- _TASKS FOR THIS EXERCISE_:
[a] Reproduce the stretch of the forum post about the Dreamcast video setup from "Hi, just wanted" through "(Sharpness:50)", word for word.
[b] According to the forum post about the Dreamcast video setup, why did the poster send the TOMEE cable back? Answer in one to three sentences.
[c] Pick up the forum post about the Dreamcast video setup after its last sentence and continue writing it.

- _PASSAGE PROVIDED_:
-*-*-
Post#20 » Sun Oct 02, 2016 2:24 am

Hi, just wanted to post an update with my setup. Concerning the TOMEE cable+vga monitor cable and the weird "ghost fog" apparitions on my TV, I was able to minimize them somewhat by lowering the RGB gain and offset, and then increasing other settings to end up with
Picture Mode : Standard
Backlight : 8
Contrast : 95
Brightness : 58
(Sharpness:50)
>Detailed Settings
Dynamic Contrast:Low
Gamma +3
White Balance
R-offset 0
G-offset 0
B offset 5
R-gain 1
G-gain 0
B-gain 5
Color Tone : Normal
I know that adjusting the white balance settings can be tricky without a setup disc, and I plan on finding one for the DC. Despite these adjustments, I could still see some ghost fog in certain instances, such as when opening the Shenmue1/2 notebook I would see yellow fog above and below it, or standing by the red tree in the park in Shenmue 2, there would be a horizontal band of red fog beneath it. Also, the Dreamcast on-screen "buttons" would still cast a dim horizontal fog across the whole screen. Overall the fog was minimized by switching to the above settings in this post, but still present. Then I got curious about changing these settings in S-Video mode. I unplugged TOMEE cable and the plastic halves covering the metal Dreamcast-style plug came apart, and the internal plug popped out of the now-separated housing. At that point I was done with TOMEE cable, and sent it back too. I guess TOMEE could be good to use with the NEC monitor if one were to plug it in and leave it alone, but I sent it back for my money, gambling that the used 3rd party VGA box still on the way would work with my TV, so I resigned myself to playing around in S-Video mode until it got here. Wow. S-Video looks a lot worse than a few weeks ago, before I started playing around with VGA & component setups. Despite the VGA/component problems that I have been having on my TV, the difference between S-Video and VGA on my TV was already clear.

Eventually, my orange "Madness Gameware" box got here. It smelled like an old computer that had been running a little warm, so I opened it up for a quick inspection and saw no obvious problems or repairs. I buttoned it back up and hooked it up to the Dreamcast. The connection was nice and snug. It has a female VGA out, so I was able to hook up one of my random monitor cables directly to it, and directly to my TV. Fired it up and...no issues. After some fiddling around with the TVs brightness/etc. settings, the blacks are black. The whites are white. The colors are not bleeding across the screen. The Shenmue notebook is fine, the on-screen buttons are fine, Test Drive Le Mans at night is dark yet all of the details are well-defined, so, this thing is a go. It also does not run warm or hot. I also tested it with the NEC monitor with no issues. (One cable didn't fit well into the Madness box and didn't connect initially. It would bottom out and the thumb screws would not even reach the lugs. I eventually got it to connect by pressing harder, but it still would not fit well and the thumbscrews still would not reach the lugs on the Madness box. It would send signal recognized by the TV and the monitor.) I also tested for noise by connecting both random monitor cables together with the female/female adaptor plugs to see if the F/F adaptor or the cables together were going to introduce the "color fog" on my TV, but the TV and the monitor displayed the Madness signal through both monitor cables and the f/f adaptor with no issues. I don't even see a need to buy the Startech VGA cable, although I should have a 10-footer instead of a 6-footer in my setup. They never got back to me concerning the signal grounds on pins 4 & 11, and I think that my TV needs to see those to activate its PC input. I tested the Madness box VGA pin-outs for grounds while it was plugged into the un-powered DC, but didn't get any resistance or continuity readings at all on any pin-outs from the VGA box.
-*-*-
Dataset entries

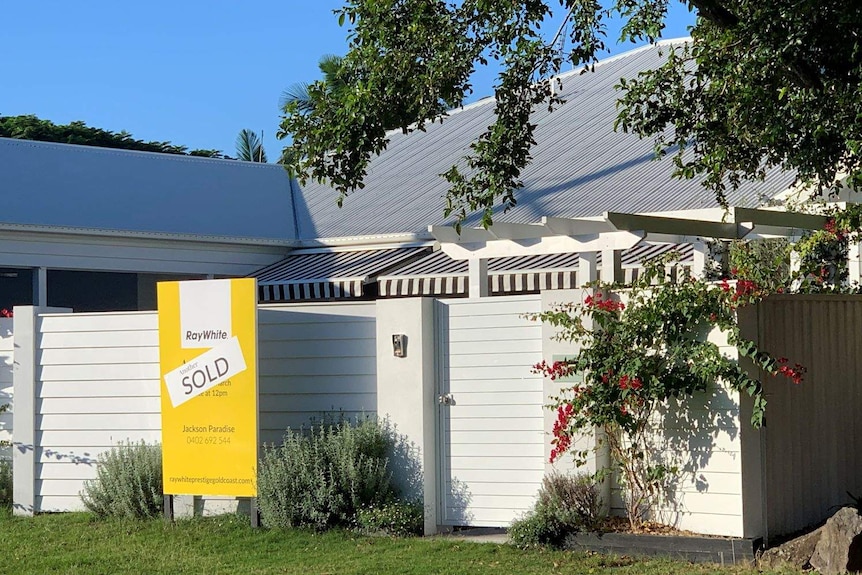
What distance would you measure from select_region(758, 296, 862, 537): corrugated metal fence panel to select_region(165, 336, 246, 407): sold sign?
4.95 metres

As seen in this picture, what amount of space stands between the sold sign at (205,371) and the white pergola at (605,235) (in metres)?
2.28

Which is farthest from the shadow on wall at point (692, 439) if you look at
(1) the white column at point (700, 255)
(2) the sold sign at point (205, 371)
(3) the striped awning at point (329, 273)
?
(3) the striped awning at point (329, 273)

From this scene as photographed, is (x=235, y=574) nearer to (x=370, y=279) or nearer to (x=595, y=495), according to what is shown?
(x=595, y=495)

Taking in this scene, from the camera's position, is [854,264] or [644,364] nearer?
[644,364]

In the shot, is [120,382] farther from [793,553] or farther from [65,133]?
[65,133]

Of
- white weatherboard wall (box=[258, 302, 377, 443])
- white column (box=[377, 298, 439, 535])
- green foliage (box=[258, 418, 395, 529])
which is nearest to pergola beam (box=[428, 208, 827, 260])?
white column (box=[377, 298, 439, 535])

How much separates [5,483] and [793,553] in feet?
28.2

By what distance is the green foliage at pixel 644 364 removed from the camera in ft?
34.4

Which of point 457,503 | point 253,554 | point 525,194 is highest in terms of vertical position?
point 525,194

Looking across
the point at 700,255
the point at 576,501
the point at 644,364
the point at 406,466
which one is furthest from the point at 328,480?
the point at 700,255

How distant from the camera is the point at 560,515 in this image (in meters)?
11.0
-*-*-
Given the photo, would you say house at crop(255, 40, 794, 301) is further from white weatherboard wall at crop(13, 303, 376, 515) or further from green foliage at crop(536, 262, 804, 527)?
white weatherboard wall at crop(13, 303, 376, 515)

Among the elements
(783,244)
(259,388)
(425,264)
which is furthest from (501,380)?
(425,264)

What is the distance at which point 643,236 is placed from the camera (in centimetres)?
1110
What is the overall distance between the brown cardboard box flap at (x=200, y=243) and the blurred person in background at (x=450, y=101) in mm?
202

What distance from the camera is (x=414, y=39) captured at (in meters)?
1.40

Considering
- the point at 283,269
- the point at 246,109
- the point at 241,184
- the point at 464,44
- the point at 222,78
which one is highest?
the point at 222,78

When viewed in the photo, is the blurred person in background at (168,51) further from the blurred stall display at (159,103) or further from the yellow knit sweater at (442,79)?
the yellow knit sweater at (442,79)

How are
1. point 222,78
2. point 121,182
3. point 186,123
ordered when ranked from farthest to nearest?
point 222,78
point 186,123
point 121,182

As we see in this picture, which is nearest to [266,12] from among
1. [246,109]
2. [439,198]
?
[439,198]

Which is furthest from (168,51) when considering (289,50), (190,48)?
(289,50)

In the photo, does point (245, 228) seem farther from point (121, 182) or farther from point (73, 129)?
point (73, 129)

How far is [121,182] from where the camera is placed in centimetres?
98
-*-*-
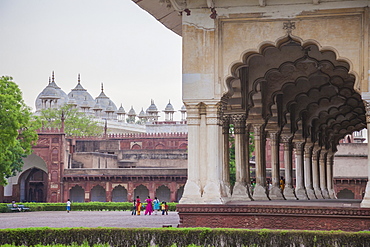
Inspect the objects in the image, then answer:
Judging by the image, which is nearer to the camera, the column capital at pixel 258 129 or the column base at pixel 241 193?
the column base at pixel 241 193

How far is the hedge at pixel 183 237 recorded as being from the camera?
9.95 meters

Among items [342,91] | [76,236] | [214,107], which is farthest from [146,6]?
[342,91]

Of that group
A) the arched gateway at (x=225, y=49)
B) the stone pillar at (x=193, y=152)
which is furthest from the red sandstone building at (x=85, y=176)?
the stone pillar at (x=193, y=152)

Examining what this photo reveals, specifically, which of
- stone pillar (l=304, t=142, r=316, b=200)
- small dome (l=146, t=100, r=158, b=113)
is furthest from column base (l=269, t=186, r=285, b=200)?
-*-*-
- _EXERCISE RESPONSES_:
[a]
Hi, just wanted to post an update with my setup. Concerning the TOMEE cable+vga monitor cable and the weird "ghost fog" apparitions on my TV, I was able to minimize them somewhat by lowering the RGB gain and offset, and then increasing other settings to end up with
Picture Mode : Standard
Backlight : 8
Contrast : 95
Brightness : 58
(Sharpness:50)

[b] When the poster unplugged the TOMEE cable, the plastic halves covering the metal Dreamcast-style plug came apart, and the internal plug popped out of the housing. After that the poster was done with the cable and returned it for a refund. The poster was gambling that the used third-party VGA box still on the way would work with the TV.

[c]
I could see a couple of shortcomings of my TV displaying this signal in VGA with some vertical jail bar type things in really dark monochromatic areas, some pixellation/screen-door type action going on in areas with transparent shading, like thin clouds, but nothing really distracting. Sometimes the sky at night in Test Drive Le Mans would look a little weird with pixellations when it would start to get cloudy, and also when it would start to get light out even when clear I think I saw some weird shading pixellations in the middle of the screen, so I think that some of the DC shading tricks are made more obvious with the clarity of the VGA and the sharp edges of the LCD screen. Next on the list is to find out how to do a good calibration just because, and possibly get a longer VGA cable with ample shielding, although I think my current cables have shielding that is working well, they are just a little short.

So in a nutshell, the Madness Gameware VGA box is a "go" with the NEC MULTI-SYNC LCD1970GX monitor, and the LCD SAMSUNG LN-46-A650 -A1F television, although one of my VGA cables did not seat easily into the Madness box.

Also, the TOMEE cable directly to the NEC MULTI-SYNC LCD1970GX monitor is a go.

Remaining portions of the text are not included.